# My new housemate arrived today!



## Belfrybat (Feb 21, 2003)

She is a Singer 15-91, born on March 3, 1952 in Elizabeth, NJ. She is in very good condition except for needing some wiring changing out. I haven't named her yet -- any ideas? I'm not very inventive with names. Every truck I've owned has been "old blue" regardless of age or colour. My Janome is "Jan" and the 5 yo Singer Quantum is "Lemon". If you want to read a funny (but typical) small town story, read below the picture. 










Received a call earlier this morning from our new substitute postmaster. "Hi, is breakfast ready?" No says I, but it could be. Great, says he. You have a large very heavy box here and the "girls" can't lift it, so I thought I'd bring it by. I told him it was a vintage sewing machine and I was surprised it got here so fast. Fast forward an hour. Telephone rings. It's my friend - handyman. "At the cafe this morning Tom said you got an old sewing machine -- what kind?" So I tell him. In about another hour, up drives the postmaster, my handyman, his wife, and another friend (who happened to be at the cafe). So WE unpack the sewing machine to find the foot pedal cord has been pulled out of the connection. Tom and Danny work on that while the women and I make coffee for everyone. Long story short, the machine works wonderfully, is extremely clean, but the wires to the light and foot pedal are worn and not safe. I've ordered what I need and Danny will be back later this week to work on it. Oh, and since the group left, I've received two other phone calls asking about the "old Singer" and why I didn't buy a new one. Small towns -- love em or hate em, but there's never a dull moment!


----------



## AngieM2 (May 10, 2002)

Beautiful machine, great story. Sounds like a wonderful (sometimes crazy nosey) little town.


----------



## Ruby (May 10, 2002)

Beautiful, mine like that is either a 15-89 or 15-90. It came original in a treadle cabinet but has had a motor added.

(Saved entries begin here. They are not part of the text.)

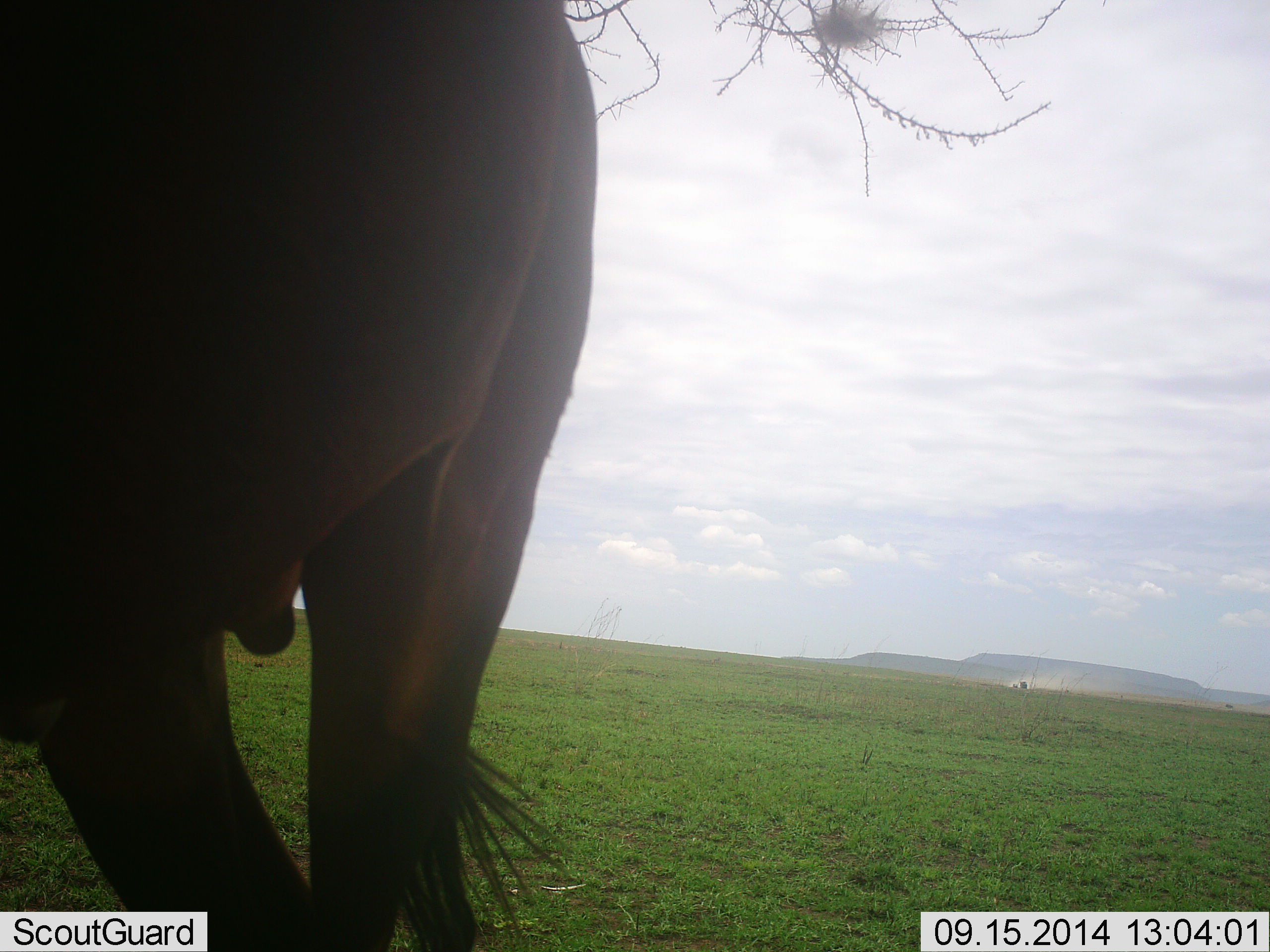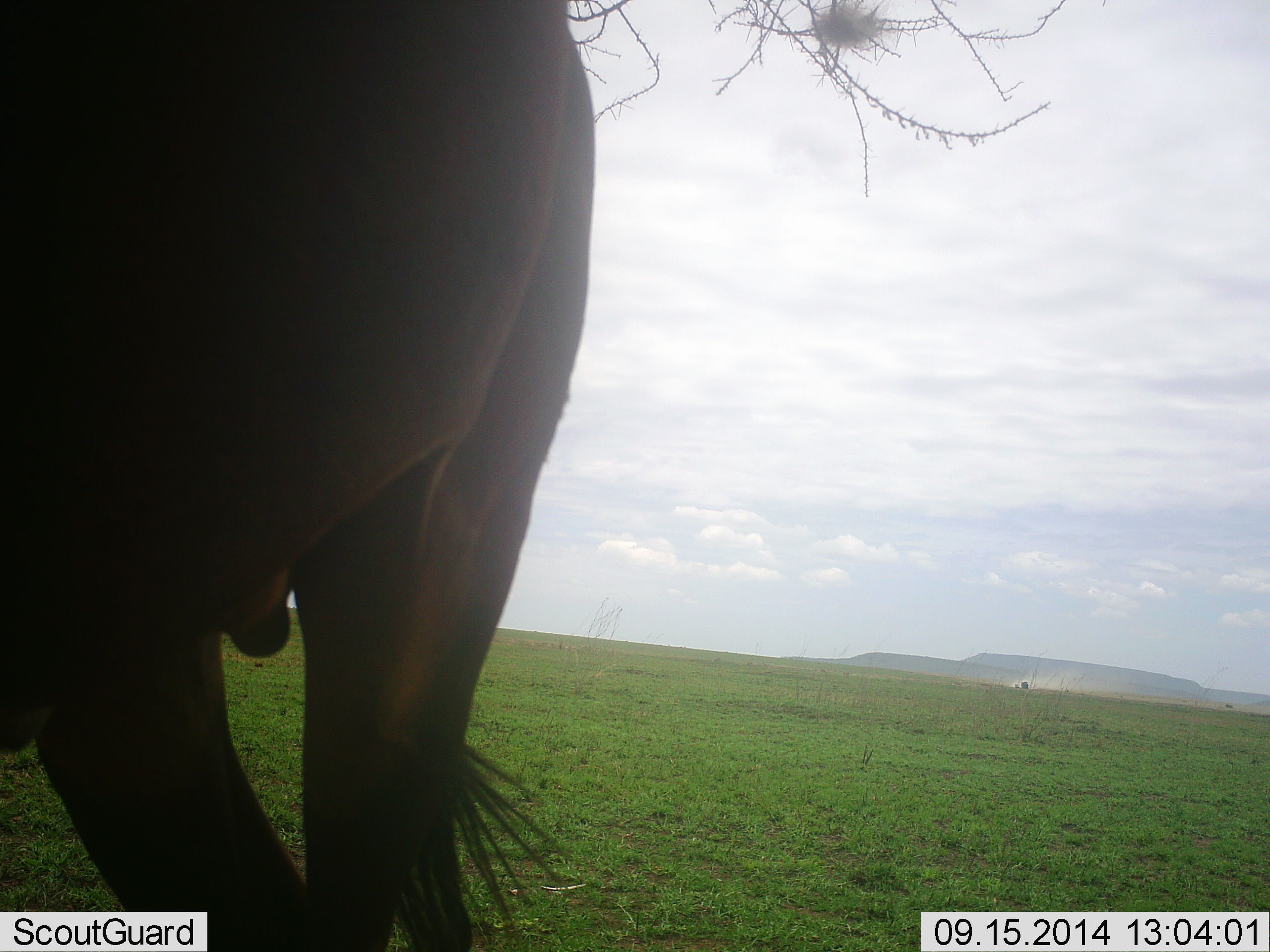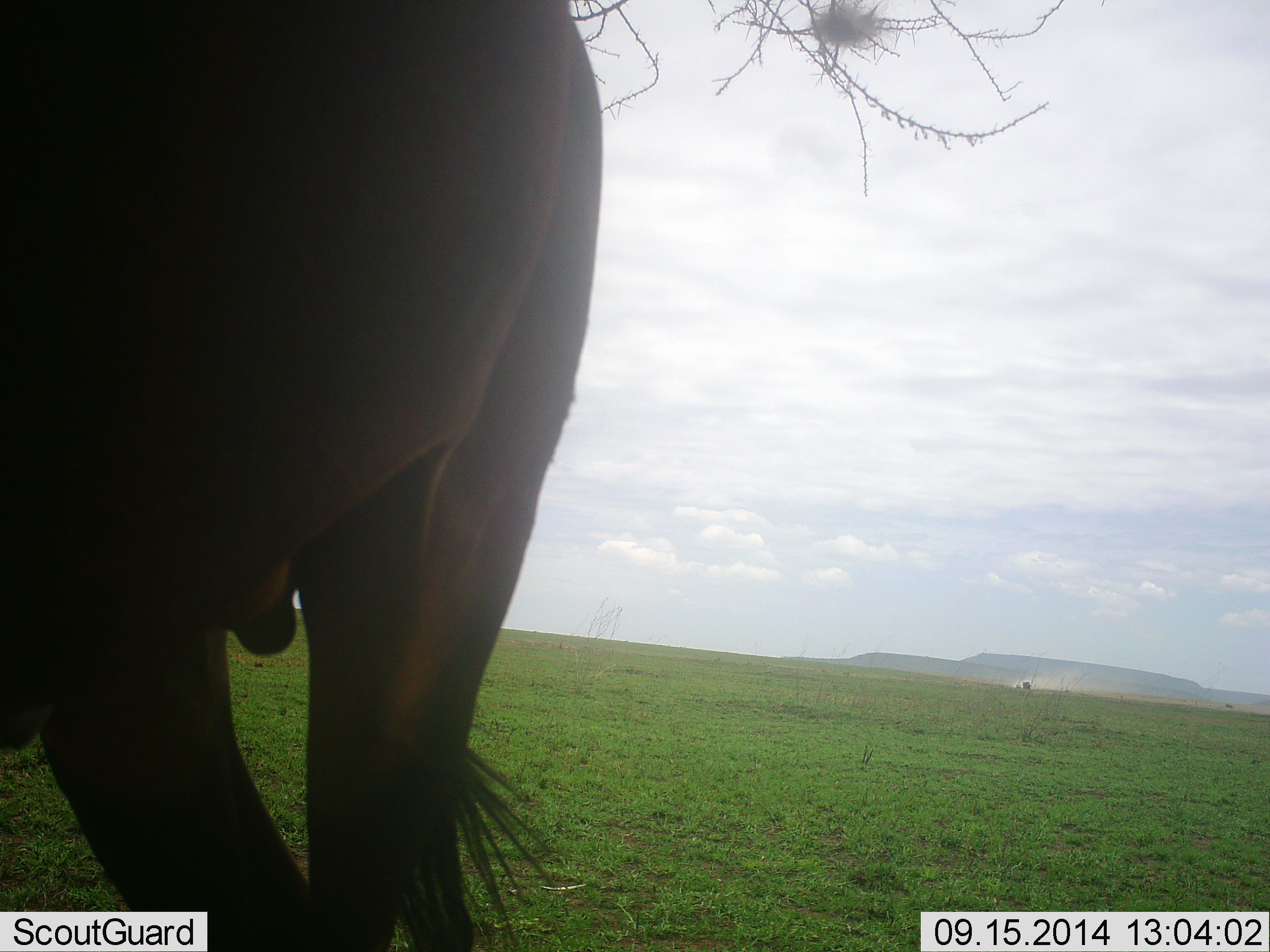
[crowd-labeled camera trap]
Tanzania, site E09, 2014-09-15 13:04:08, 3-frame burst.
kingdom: Animalia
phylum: Chordata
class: Mammalia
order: Artiodactyla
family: Bovidae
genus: Connochaetes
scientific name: Connochaetes taurinus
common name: blue wildebeest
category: wildebeest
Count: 1.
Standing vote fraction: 89%.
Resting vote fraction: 0%.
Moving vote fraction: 11%.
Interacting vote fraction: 0%.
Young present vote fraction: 0%.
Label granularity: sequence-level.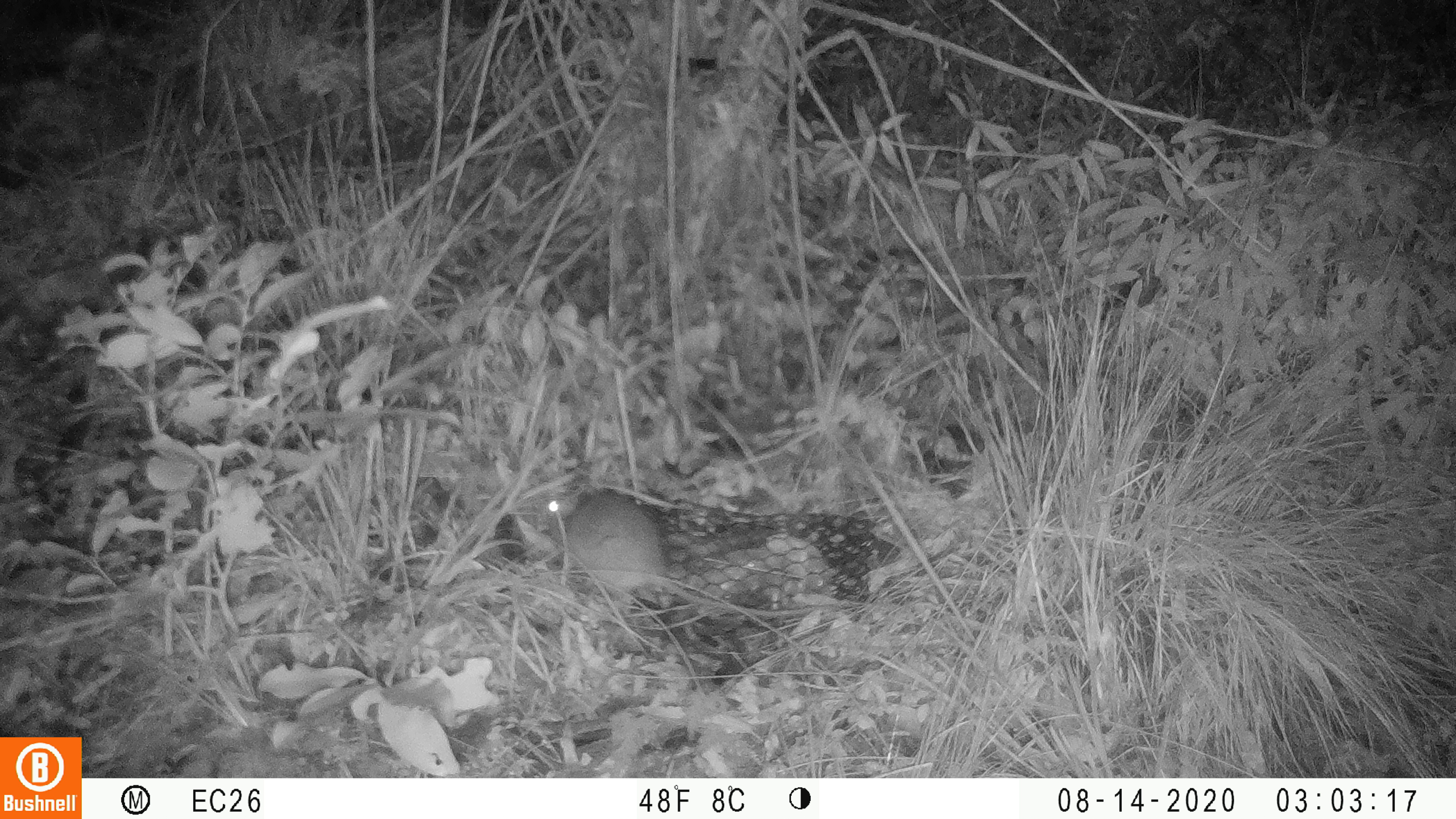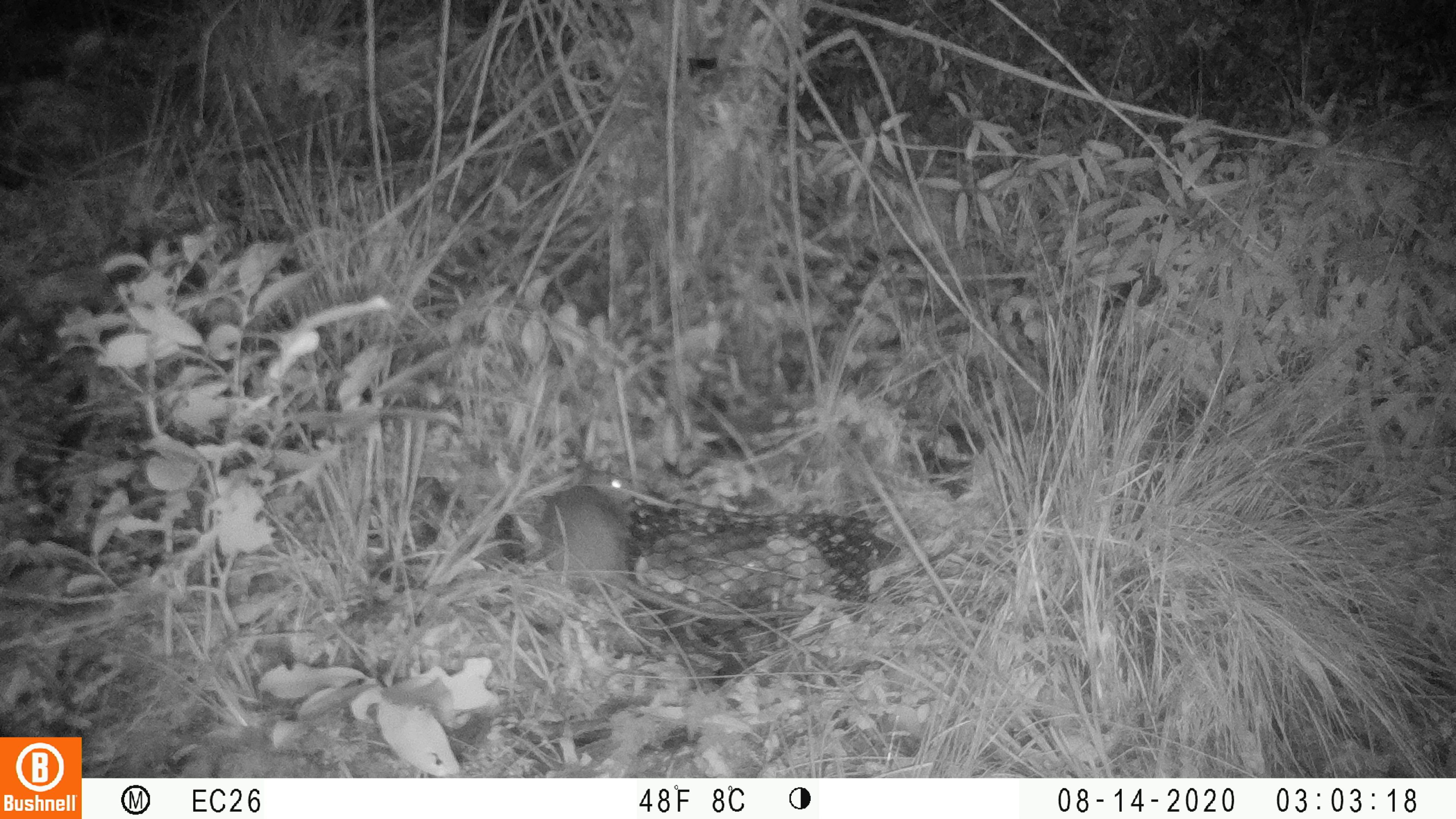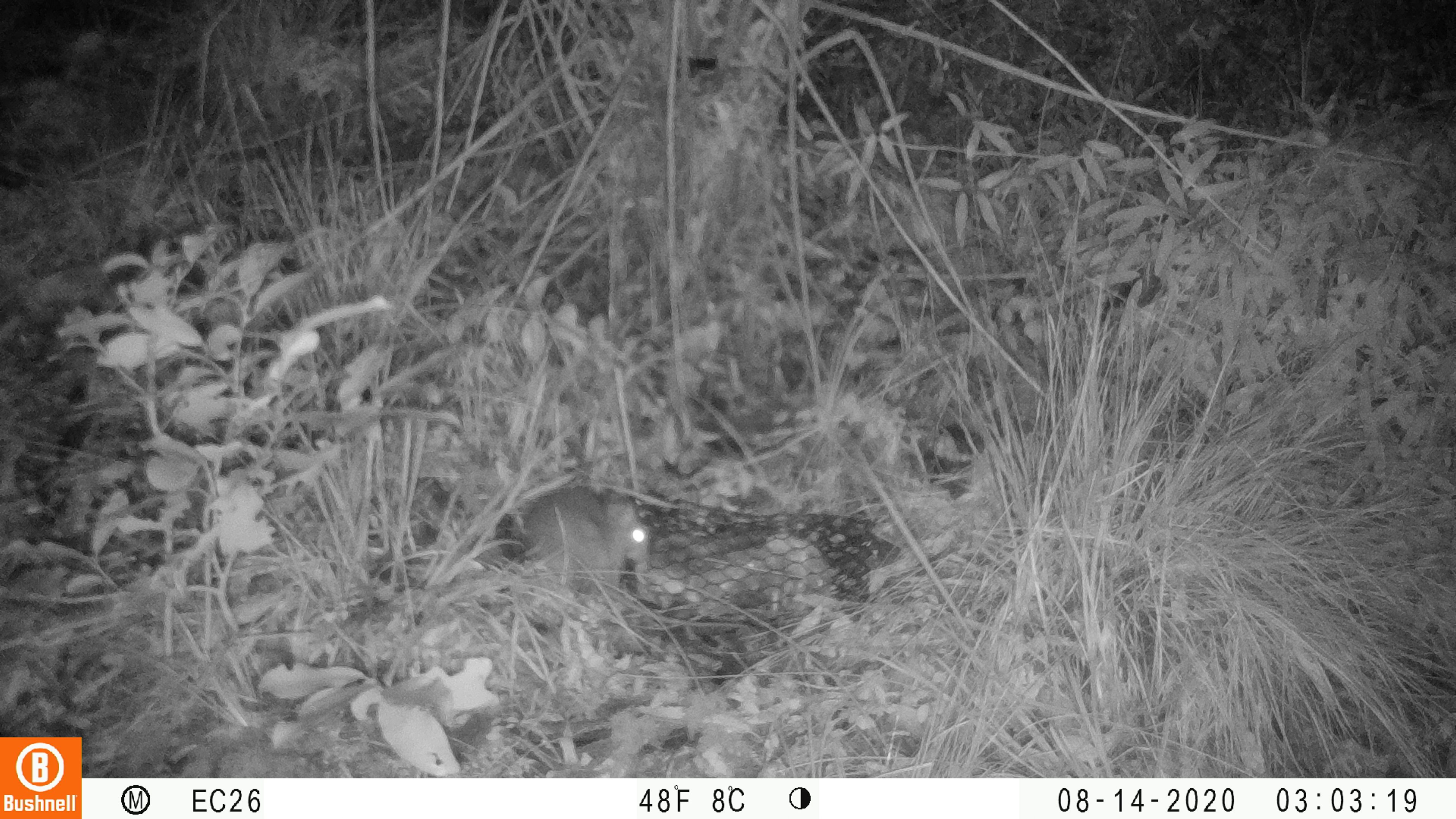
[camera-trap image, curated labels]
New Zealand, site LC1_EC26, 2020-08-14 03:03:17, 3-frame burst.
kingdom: Animalia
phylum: Chordata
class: Mammalia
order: Rodentia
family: Muridae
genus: Rattus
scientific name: Rattus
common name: rat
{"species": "rat (Rattus)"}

Love the small town story.


----------



## PonderosaQ (Jan 12, 2004)

Great small town life story. Enjoy your new machine as much as your friends are enjoying it!


----------



## Tommyice (Dec 5, 2010)

She's beautiful. Looks just like the one my Mom and Grandma taught me to sew on. I'm partial to Bess--short for Elizabeth


----------



## Katskitten (Aug 5, 2010)

Your story is soo too funny.  That is the type of town I wouldn't mind living in. Of course the poor post office would probably get a hernia with all the machines we seem to be buying lately. 

Elaine


----------



## RedDirt Cowgirl (Sep 21, 2010)

The Whizzer! It came from an old family friend in a portable wooden case. I couldn't believe it wasn't made in the 20's from the look of it, it's a real workhorse. I especially love the set screw for the stitch length /reverse lever - my Bernina can't come close to this feature. Mending to free motion stitching, it's the best.

Congrats! Oh, and Delivery Day is a great read!


----------



## CJ (May 10, 2002)

She's a beauty! I hope she runs like a dream for you!


----------



## ginnie5 (Jul 15, 2003)

She looks like a Stella to me. Don't you just love the old machines?


----------